** Task to complete **
Only the lines from the start of the data through the line with "Train passes through" belong in the copy. Restate them word for word, minus the pictures.

** Dataset section **
+ + +

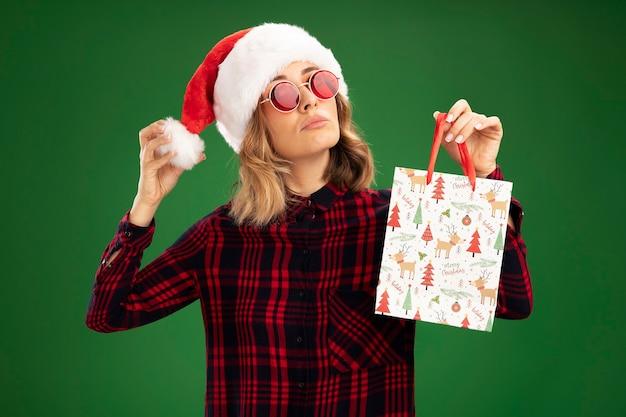 Уверенная молодая красивая девушка в новогодней шапке с очками, держащая подарочный пакет на зеленом фоне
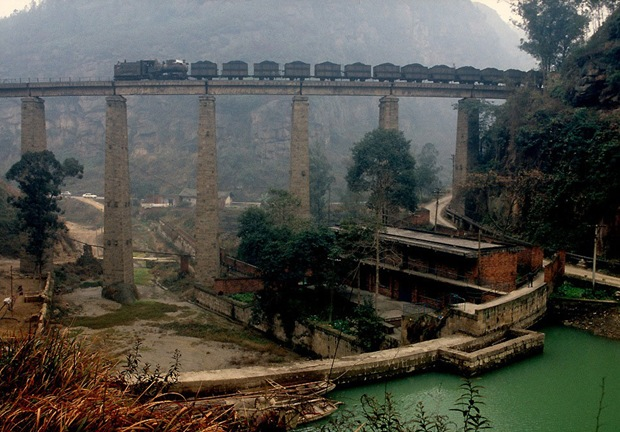 Train passes through and old bridge in Weiyuan, China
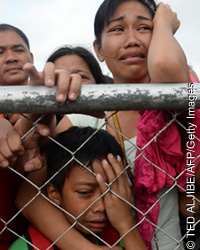 A mother and her child cry as they beg authorities for seats on flights by military C-130 planes out at the airport in Tacloban, Leyte province, central Philippines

+ + +

** Reply **
 Уверенная молодая красивая девушка в новогодней шапке с очками, держащая подарочный пакет на зеленом фоне
 Train passes through and old bridge in Weiyuan, China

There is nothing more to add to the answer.